Sharma Bandhu (Sharma Brothers) (शर्मा बन्धु) refers to four Indian classical vocalist brothers, who perform bhajan and Hindu devotional music. They were born in the music family of Pandit Jyoti Prasad and Pandit Munshi Ram to the student of Pandit V. D. Paluskar, founder of Gandharva Mahavidyalaya. Quartet consists of the Pandit Gopal Sharma, Pandit Shukdev Sharma, Pandit Kaushalendra Sharma and Pandit Raghavendra Sharma.

Sharma brothers have been most famous for singing "Suraj Ki Garmi Se Jalte Hue Tan Ko" for 1974 Best Feature Film on National Integration winning Hindi film Parinay (1974).

==Background==
The four brothers were born in Muzaffarnagar town in state of western Uttar Pradesh, India, to Pandit Ramanand, son of Pandit Munshiram, in the family of Hindi-Urdu poet and Sanskrit translator Pandit Jyoti Prasad. Pandit Ramanand was a student of Hindustani musician Pandit Vishnu Digambar Paluskar and a popular singer and exponent of Ramcharitmanas of his time. Pandit Ramanand along with his younger brother Pandit Shiv Kumar sang Tulsidas's Ramcharitmanas, Vinaya Patrika etc. and originated, and were also the exponents of their own style called Shri Ram Darbar Shaily (style) for 60 years.

==Performing career==
The four real brothers, Pt. Gopal Sharma, Shukdev Sharma, Kaushlendra Sharma and Reghvendra Sharma, utilize an integrated style of presentation based on a Fine Blend of Indian Classical and Modern Music. This includes the tradition of Ram Darbar Music's harmonies, inherited from their father, the late Pt. Shri Ramanand Ji Sharma.

Sharma Bandhu have travelled extensively in and outside India spreading the message of Universal Love through Singing The Works of Great Saint Poets Like Tulsi, Kabir, Soor, Meera and others. They have performed in United Kingdom, United States of America, South Africa, Singapore, Thailand, Mauritius, Indonesia, Nepal, and etc. In Nepal, they were guests of the Nepal Royal Family on several occasions.

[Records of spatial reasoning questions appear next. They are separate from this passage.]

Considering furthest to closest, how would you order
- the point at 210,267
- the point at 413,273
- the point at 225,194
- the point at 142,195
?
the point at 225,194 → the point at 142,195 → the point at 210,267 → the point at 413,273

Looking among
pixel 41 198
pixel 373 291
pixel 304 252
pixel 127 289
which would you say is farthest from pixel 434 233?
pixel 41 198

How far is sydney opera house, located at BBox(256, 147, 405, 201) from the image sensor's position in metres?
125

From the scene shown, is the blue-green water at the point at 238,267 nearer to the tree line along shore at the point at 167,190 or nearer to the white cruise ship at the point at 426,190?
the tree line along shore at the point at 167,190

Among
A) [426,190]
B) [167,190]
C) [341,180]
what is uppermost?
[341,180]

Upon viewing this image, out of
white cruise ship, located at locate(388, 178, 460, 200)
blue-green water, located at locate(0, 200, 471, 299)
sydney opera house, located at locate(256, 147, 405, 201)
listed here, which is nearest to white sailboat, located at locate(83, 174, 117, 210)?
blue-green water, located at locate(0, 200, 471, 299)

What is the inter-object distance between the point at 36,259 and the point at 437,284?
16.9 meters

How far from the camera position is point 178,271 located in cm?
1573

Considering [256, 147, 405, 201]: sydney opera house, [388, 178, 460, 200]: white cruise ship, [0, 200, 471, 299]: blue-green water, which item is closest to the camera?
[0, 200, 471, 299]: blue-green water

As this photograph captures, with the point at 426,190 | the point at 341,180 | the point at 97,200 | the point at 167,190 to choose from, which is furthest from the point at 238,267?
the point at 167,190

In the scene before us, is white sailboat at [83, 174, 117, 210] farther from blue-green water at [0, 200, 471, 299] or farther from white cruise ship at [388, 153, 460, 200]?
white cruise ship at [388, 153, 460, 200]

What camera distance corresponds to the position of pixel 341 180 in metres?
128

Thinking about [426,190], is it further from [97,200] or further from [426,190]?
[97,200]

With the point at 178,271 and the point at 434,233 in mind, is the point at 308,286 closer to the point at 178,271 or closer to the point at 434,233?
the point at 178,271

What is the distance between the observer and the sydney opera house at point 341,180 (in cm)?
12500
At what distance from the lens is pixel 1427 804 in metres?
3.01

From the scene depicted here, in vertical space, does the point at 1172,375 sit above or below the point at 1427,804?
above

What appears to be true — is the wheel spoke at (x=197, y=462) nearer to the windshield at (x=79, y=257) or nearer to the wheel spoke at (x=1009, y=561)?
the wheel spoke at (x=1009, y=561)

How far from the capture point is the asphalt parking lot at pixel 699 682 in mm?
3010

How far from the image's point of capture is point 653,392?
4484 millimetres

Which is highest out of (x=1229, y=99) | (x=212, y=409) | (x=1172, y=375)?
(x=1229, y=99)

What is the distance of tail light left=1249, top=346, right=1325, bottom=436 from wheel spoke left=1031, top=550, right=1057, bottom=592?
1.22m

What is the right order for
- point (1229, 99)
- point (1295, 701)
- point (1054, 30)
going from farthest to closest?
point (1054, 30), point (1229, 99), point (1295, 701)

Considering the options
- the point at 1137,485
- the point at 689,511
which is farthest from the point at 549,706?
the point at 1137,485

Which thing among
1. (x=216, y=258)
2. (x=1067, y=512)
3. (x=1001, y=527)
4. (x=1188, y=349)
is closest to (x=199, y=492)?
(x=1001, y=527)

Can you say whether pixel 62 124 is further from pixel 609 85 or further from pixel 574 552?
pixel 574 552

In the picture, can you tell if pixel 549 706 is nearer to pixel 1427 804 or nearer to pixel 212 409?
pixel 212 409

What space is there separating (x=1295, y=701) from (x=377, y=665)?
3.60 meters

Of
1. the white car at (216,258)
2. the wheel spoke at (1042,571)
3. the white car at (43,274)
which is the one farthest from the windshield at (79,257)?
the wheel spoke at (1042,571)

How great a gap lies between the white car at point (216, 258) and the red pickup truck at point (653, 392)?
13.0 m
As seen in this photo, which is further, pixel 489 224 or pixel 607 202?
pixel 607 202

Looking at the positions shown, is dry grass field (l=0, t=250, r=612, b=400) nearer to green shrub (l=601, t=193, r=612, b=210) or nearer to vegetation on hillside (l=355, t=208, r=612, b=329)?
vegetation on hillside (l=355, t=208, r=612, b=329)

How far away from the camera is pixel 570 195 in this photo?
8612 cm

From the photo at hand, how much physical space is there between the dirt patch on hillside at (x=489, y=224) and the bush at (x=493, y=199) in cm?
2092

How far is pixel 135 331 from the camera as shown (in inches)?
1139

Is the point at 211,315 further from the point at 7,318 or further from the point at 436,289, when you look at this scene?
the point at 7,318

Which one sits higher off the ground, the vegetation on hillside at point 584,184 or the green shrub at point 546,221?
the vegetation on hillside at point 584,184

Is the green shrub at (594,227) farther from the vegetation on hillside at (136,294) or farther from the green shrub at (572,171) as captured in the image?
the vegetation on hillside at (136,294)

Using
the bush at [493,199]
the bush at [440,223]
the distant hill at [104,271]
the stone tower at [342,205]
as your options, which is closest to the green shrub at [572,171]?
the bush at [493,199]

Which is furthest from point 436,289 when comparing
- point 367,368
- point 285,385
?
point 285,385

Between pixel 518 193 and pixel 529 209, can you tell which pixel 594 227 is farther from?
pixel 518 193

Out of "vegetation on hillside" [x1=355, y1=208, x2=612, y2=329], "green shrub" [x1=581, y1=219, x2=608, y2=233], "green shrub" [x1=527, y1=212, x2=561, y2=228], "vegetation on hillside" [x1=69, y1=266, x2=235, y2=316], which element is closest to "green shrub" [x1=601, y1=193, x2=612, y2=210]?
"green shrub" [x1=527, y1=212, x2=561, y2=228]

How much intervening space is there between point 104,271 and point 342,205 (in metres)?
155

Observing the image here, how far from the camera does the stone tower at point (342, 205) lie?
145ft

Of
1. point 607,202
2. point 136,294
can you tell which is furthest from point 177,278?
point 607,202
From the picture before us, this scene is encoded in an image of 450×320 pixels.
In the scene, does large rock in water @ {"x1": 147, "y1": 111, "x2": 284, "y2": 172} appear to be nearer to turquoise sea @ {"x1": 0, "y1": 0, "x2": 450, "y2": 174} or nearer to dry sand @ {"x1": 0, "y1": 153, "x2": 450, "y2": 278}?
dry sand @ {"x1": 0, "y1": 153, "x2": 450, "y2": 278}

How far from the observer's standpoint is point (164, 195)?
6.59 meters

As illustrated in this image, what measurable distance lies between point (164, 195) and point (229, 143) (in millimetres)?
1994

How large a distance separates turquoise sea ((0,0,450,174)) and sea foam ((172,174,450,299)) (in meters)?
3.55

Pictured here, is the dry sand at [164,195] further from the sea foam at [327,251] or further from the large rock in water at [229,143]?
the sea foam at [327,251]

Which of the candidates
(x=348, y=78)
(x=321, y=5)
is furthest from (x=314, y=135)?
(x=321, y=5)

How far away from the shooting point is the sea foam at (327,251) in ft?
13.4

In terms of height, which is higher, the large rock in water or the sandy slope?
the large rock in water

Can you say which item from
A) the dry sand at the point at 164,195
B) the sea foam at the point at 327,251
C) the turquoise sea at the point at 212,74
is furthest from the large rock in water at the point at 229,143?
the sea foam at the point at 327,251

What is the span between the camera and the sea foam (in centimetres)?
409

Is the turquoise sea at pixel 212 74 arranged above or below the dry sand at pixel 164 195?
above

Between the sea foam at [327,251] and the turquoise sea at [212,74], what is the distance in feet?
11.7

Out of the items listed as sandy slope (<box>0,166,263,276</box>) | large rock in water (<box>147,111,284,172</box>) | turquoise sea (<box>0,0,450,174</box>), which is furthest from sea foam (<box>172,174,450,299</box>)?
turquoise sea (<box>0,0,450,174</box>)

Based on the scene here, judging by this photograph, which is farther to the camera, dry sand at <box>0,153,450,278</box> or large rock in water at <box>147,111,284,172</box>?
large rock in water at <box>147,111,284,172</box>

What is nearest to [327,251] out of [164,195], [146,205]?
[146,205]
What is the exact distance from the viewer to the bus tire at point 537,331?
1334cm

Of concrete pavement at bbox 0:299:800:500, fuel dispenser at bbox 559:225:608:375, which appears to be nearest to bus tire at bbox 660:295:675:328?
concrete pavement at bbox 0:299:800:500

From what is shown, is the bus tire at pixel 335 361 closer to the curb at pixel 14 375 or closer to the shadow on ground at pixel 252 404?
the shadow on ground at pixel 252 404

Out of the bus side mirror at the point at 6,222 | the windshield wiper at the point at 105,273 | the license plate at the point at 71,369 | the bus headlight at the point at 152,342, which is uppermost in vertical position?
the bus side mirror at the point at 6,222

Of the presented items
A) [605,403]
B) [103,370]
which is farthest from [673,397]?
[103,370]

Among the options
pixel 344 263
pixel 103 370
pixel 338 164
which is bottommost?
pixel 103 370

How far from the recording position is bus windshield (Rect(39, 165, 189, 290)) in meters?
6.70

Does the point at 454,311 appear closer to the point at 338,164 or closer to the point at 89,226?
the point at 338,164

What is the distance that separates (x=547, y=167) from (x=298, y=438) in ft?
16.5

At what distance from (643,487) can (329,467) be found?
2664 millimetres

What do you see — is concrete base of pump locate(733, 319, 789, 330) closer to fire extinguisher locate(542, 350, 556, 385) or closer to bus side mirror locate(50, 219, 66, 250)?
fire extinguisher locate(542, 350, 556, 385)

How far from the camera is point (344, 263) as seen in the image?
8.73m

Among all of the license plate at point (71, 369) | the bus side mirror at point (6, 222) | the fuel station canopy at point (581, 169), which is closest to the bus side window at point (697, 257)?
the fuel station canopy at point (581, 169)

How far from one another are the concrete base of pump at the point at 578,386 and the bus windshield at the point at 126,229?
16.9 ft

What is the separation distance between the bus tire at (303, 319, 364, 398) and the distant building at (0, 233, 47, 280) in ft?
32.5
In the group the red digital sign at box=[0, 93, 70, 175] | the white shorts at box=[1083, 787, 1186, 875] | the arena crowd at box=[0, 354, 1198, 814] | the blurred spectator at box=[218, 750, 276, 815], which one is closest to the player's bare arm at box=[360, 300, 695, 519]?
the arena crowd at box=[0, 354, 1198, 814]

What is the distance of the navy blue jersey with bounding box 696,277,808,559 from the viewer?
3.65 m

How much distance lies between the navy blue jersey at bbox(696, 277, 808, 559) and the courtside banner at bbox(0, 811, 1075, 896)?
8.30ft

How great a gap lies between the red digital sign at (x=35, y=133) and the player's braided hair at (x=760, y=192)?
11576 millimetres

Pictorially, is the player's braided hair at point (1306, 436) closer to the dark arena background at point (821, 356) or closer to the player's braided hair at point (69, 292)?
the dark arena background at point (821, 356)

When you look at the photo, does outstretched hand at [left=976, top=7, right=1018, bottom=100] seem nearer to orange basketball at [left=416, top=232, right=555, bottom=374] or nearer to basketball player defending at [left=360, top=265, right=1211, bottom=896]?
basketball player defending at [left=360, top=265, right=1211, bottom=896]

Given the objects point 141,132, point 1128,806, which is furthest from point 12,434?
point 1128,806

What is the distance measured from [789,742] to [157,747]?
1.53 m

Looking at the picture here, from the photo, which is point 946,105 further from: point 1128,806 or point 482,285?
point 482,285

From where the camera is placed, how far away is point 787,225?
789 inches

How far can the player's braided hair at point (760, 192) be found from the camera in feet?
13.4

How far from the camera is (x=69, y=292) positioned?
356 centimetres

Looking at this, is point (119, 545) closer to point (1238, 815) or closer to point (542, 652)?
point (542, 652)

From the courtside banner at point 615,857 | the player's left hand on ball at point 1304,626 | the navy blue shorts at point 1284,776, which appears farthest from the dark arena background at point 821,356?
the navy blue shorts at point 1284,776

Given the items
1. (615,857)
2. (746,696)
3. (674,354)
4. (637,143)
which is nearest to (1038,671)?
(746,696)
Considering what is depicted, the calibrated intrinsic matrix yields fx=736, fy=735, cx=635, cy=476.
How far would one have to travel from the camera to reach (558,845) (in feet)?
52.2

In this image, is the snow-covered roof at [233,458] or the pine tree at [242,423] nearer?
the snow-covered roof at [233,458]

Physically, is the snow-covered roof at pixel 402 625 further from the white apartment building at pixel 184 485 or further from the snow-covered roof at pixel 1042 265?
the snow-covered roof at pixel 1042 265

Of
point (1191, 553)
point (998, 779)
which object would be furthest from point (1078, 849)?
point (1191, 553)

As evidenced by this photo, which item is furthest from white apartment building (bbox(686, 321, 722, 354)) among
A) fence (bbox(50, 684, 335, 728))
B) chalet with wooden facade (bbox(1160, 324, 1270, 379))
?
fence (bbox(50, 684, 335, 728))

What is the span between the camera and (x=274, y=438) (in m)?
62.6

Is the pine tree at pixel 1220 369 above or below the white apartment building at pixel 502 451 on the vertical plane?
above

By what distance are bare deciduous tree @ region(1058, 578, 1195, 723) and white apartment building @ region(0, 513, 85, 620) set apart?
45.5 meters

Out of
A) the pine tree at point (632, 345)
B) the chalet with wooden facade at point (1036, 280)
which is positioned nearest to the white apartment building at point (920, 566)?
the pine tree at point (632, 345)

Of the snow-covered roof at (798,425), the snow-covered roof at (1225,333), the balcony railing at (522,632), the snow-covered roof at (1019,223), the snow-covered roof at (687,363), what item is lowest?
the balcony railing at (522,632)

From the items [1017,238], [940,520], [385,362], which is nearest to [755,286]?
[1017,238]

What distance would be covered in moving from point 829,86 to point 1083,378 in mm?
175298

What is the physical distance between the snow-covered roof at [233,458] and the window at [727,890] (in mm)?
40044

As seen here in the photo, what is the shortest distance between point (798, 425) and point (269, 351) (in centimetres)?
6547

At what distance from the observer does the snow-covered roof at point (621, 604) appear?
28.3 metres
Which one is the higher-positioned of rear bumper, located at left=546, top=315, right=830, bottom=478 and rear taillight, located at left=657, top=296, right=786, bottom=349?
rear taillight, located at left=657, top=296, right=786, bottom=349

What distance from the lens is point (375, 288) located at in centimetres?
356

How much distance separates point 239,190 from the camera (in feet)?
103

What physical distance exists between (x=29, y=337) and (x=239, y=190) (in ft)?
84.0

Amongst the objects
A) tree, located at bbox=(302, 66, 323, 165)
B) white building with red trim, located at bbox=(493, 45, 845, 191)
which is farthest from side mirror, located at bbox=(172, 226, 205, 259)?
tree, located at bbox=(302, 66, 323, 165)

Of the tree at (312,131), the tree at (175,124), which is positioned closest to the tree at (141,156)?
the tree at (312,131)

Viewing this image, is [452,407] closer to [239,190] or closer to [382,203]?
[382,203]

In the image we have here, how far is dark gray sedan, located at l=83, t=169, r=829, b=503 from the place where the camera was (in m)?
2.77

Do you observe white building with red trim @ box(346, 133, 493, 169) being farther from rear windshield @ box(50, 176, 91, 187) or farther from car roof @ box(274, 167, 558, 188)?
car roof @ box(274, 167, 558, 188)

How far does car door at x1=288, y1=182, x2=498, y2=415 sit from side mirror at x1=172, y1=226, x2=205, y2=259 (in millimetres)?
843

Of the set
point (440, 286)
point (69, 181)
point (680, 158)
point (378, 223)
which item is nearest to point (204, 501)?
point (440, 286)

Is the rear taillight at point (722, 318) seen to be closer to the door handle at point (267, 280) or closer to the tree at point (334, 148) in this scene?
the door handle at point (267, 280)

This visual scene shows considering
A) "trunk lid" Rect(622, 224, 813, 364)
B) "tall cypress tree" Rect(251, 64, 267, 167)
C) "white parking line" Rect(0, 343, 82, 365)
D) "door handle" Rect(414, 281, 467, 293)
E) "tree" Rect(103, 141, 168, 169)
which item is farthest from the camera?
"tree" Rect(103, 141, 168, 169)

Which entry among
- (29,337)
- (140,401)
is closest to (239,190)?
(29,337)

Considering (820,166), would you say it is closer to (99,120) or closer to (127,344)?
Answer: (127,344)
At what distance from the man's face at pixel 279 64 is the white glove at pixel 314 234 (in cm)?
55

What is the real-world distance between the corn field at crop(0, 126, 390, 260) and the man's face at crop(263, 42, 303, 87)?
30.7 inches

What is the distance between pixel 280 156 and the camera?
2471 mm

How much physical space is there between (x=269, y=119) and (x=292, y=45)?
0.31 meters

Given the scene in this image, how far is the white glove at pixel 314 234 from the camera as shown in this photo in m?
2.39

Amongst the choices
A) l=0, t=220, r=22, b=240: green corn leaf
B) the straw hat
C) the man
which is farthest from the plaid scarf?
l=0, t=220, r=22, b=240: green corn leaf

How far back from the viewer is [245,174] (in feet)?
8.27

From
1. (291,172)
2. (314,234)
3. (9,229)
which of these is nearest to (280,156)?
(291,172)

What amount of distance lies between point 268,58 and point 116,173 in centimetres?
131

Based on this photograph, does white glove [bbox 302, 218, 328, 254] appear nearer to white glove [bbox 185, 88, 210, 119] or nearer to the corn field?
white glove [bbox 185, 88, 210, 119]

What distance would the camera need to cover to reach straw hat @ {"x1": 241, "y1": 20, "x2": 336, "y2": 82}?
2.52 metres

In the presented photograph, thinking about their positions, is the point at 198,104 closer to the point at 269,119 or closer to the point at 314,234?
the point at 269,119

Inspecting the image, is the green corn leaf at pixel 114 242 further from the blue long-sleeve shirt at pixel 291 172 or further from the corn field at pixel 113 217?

Sharma Bandhu have been associated with India's Public broadcaster Doordarshan since 1975 and rank among the most popular artists on Doordarshan and telecast till date. Sharma Brothers are currently living in Ujjain.

==Albums==
- Taruvar Ki Chhaya
- Bhajan Chalte Rahe
- Shreeram Sharanam Mama
- Mahashivratri
- Jaidev - The Composer
- Bhajan Suman
- Santo Ke Anubhav
- Sitaram Bolo Hari Ka Naam
- Amrit Dhara Raam Naam Ki
- The Magic Of Bhajans
- Mere Bhagwan Shri Ramji

==Awards==
Sharma Bandhu were awarded Sangeet Natak Akademi Award for the year 1989 by U. P. Government, in recognition of their services in the field of Religious Music.

Sharma Bandhu are most known for the Bhajan Jaise Suraj Ki Garmi Se, penned by Indeevar with music from Jaidev for 22nd National Film Award Winning Hindi motion picture Taruvar ki chaya (Shade of tree) (1974).